Exercise text below:
Question on using Vinyl Studio


I have all my ripped CDs on an external HD and stream them to a DirectStream with BridgeII using JRiver and JRemote. Now I’ve started recording my LPs to digital files with a Tascam DA-3000 which puts the files on a CF card. The CF card then goes into a card reader attached to my computer from where I transfer the files to the HD using the same directory structure as the CDs. For instance if I already have 3 Cannonball Addererley CDs in the artist folder with his name on it, that is where I’ll put the newly digitized LPs. I append the names of the LPs with (DSD) or (24 – 96) depending on which format was used.   So it would look like this on my HD:

Shared Music

    Cannonball Adderley

          In The Land Of HiFi

          Somethin’ Else

          Somethin’ Else (DSD)

          Things Are Getting Better

          Know What I Mean? (DSD)
End of Exercise text.
Dataset records below:
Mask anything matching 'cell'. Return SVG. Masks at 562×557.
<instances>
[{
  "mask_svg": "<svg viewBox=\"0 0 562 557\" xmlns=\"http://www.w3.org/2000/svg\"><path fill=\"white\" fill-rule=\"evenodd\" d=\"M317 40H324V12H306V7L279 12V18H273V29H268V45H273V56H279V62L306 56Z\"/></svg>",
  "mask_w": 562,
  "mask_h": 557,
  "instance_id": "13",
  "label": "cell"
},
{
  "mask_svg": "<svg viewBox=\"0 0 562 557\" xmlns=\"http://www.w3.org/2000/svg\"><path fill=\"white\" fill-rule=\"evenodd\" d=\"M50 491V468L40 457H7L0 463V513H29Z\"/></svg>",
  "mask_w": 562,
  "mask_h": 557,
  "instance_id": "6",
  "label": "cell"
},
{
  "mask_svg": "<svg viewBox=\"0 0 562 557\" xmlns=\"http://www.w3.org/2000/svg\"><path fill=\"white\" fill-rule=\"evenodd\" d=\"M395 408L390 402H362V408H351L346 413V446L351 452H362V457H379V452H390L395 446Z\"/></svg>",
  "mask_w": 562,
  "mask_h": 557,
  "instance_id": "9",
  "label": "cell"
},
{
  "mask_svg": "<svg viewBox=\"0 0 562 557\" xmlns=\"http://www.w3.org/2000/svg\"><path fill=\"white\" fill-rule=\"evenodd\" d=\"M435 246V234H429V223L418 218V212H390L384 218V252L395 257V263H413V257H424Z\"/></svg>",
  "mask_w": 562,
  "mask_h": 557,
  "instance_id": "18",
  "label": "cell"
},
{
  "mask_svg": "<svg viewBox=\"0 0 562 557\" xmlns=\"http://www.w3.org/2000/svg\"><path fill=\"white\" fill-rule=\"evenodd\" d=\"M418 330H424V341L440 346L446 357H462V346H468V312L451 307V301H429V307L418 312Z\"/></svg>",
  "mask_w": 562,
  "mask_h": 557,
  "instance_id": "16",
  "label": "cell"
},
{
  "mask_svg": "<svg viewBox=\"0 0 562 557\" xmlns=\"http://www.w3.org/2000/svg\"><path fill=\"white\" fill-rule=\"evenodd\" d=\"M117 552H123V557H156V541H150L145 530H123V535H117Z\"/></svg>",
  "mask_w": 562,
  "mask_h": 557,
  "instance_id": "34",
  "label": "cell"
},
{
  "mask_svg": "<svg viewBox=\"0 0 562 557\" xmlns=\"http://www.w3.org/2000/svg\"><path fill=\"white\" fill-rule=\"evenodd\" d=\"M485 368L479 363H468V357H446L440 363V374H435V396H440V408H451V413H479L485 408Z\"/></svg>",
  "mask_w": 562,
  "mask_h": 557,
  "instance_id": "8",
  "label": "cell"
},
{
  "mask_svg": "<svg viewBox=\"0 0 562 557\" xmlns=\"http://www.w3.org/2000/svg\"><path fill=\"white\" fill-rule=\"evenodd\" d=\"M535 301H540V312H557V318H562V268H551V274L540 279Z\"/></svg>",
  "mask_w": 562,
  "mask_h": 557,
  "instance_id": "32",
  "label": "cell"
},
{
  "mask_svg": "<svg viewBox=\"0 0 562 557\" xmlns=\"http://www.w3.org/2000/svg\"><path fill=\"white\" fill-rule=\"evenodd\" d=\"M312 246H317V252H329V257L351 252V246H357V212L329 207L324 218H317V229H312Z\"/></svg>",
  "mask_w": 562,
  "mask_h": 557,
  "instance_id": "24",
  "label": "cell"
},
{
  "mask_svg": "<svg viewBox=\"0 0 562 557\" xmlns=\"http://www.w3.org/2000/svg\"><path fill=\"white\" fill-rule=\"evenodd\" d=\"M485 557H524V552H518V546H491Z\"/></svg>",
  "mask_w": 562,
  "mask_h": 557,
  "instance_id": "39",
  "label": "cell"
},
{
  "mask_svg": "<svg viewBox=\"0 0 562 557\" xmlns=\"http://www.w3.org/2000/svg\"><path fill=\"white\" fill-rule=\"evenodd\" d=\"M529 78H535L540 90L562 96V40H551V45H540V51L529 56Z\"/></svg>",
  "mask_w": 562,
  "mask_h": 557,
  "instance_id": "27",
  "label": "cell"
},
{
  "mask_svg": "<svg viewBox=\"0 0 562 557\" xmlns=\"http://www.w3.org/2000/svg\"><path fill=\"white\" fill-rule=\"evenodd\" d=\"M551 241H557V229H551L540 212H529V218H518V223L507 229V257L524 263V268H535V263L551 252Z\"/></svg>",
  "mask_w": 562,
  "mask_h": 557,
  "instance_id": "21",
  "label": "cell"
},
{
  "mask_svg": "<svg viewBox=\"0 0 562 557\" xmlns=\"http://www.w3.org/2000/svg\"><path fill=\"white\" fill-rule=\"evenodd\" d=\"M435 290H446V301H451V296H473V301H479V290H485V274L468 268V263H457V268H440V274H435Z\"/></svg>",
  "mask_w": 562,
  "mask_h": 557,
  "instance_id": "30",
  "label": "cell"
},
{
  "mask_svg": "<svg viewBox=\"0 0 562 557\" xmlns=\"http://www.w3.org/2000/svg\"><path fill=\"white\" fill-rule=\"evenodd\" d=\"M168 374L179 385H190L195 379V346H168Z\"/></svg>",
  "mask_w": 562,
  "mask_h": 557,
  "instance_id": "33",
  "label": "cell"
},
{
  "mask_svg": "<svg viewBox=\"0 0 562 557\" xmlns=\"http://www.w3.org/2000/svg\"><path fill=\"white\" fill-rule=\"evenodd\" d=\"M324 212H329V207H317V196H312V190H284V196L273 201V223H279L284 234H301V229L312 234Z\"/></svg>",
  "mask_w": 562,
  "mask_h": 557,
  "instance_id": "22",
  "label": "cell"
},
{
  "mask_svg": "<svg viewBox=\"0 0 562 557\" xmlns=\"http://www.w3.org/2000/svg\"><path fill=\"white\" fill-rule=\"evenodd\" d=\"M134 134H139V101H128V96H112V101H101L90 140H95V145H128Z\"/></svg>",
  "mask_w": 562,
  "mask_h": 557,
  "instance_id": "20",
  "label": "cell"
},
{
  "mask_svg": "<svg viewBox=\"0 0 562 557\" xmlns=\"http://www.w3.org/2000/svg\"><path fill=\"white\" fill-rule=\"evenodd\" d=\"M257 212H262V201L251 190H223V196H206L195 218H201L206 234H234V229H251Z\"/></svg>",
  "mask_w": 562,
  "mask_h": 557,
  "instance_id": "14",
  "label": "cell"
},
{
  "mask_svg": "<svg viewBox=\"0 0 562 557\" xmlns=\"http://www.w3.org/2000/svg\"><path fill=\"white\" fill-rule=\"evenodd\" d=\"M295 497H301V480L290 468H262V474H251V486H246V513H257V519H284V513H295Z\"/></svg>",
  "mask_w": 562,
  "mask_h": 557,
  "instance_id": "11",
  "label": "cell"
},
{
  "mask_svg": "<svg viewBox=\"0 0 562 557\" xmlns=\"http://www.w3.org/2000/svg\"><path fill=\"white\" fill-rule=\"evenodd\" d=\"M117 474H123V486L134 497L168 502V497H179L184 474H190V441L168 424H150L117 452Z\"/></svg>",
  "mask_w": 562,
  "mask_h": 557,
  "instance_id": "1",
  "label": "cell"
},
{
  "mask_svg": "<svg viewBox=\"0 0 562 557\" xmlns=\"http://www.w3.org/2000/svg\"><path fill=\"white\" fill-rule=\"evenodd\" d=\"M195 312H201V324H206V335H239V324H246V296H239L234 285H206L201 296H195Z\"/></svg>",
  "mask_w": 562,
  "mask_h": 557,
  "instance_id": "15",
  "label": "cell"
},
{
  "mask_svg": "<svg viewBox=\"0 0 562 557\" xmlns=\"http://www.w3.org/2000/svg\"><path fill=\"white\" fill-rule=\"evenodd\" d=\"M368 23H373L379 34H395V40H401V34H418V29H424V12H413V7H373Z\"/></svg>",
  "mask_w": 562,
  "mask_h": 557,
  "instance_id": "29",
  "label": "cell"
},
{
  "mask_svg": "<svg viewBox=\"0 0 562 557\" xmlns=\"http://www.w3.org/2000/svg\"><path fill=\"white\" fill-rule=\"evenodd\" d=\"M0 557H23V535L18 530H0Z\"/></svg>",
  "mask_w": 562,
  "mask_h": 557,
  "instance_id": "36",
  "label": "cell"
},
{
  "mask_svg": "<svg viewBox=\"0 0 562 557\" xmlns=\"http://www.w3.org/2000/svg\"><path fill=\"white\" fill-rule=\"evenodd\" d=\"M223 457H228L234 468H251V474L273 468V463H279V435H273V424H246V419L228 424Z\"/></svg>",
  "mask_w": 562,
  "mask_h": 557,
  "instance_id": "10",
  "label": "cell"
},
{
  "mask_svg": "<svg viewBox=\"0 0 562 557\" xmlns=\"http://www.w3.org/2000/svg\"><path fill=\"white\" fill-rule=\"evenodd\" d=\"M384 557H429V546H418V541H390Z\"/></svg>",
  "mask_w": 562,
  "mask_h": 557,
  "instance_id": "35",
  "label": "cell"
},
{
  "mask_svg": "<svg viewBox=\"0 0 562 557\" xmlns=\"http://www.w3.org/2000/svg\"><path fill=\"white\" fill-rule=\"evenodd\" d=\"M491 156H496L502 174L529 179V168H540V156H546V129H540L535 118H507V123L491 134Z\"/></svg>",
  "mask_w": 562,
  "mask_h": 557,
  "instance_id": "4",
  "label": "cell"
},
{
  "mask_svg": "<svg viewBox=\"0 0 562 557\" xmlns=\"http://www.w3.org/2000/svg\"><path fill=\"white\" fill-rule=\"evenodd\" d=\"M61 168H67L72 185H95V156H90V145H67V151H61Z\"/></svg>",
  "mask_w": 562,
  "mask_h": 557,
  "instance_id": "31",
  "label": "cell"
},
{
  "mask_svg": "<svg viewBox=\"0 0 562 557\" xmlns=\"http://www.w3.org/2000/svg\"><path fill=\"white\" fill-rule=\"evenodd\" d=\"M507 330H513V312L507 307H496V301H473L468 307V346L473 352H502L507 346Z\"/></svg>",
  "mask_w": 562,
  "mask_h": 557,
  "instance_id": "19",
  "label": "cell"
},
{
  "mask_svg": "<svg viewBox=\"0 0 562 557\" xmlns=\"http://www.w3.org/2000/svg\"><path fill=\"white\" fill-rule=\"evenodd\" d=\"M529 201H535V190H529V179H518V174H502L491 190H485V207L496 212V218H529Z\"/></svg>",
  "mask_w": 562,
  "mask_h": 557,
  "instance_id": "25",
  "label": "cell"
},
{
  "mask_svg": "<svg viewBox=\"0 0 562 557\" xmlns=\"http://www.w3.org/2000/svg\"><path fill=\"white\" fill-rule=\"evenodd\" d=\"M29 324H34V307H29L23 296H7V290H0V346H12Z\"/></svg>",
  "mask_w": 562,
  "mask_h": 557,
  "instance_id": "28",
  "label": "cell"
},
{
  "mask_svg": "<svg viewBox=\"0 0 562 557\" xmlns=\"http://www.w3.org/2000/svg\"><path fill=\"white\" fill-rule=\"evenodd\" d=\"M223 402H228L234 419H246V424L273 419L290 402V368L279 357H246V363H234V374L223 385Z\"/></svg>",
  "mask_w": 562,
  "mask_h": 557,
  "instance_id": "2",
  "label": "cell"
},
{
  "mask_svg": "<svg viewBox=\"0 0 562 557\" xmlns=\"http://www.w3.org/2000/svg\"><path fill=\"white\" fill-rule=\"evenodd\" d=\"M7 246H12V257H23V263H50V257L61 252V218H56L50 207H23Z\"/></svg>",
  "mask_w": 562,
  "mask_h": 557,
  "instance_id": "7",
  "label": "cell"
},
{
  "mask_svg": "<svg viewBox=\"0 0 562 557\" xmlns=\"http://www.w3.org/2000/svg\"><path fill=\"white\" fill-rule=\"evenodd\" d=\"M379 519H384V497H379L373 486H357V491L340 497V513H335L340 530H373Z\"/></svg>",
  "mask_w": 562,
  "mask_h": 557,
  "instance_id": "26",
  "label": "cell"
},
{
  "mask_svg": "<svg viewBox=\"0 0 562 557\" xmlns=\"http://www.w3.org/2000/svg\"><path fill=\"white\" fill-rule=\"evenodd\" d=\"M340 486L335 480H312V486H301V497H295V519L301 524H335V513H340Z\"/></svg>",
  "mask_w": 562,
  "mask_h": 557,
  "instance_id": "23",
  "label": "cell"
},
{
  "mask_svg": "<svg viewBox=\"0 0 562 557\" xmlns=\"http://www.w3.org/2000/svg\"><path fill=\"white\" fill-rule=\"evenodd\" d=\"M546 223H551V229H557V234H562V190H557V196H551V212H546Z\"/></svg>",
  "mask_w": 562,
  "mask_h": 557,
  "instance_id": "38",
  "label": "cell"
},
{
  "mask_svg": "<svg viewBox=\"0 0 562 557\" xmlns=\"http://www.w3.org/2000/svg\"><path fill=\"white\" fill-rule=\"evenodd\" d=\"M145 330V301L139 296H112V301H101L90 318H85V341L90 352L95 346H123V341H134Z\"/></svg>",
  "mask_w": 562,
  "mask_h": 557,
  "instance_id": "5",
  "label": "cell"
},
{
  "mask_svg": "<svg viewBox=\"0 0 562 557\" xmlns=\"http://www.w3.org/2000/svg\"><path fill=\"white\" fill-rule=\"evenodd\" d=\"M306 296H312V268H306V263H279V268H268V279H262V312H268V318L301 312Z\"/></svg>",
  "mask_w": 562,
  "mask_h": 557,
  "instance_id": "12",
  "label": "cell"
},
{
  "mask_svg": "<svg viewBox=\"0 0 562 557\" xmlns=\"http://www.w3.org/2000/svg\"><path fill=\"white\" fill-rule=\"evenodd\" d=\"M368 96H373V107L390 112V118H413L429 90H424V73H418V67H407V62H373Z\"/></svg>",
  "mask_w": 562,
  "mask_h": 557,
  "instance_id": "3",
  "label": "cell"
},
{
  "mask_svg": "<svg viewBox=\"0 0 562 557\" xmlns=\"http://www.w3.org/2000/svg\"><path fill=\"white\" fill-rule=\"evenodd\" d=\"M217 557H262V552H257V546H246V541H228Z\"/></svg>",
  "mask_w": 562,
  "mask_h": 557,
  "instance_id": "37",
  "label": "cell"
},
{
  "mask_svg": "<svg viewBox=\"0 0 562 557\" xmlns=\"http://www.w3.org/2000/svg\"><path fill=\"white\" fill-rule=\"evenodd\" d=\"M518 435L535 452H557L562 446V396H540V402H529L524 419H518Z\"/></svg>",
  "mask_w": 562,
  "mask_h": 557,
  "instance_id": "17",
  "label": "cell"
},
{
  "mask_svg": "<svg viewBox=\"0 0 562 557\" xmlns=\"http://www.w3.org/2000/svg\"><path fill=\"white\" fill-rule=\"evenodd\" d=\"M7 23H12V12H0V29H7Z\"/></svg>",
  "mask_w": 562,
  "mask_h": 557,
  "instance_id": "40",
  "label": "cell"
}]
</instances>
End of Dataset records.
--- Task set ---
**A.** List every folder name that appears under the Cannonball Adderley folder in the Vinyl Studio question.
**B.** Quote the Vinyl Studio question from "Question on using" to "Somethin’ Else (DSD)".
The data is not needed for this work.

--- Responses per task ---
**A.**
In The Land Of HiFi
Somethin’ Else
Somethin’ Else (DSD)
Things Are Getting Better
Know What I Mean? (DSD)

**B.**
Question on using Vinyl Studio


I have all my ripped CDs on an external HD and stream them to a DirectStream with BridgeII using JRiver and JRemote. Now I’ve started recording my LPs to digital files with a Tascam DA-3000 which puts the files on a CF card. The CF card then goes into a card reader attached to my computer from where I transfer the files to the HD using the same directory structure as the CDs. For instance if I already have 3 Cannonball Addererley CDs in the artist folder with his name on it, that is where I’ll put the newly digitized LPs. I append the names of the LPs with (DSD) or (24 – 96) depending on which format was used.   So it would look like this on my HD:

Shared Music

    Cannonball Adderley

          In The Land Of HiFi

          Somethin’ Else

          Somethin’ Else (DSD)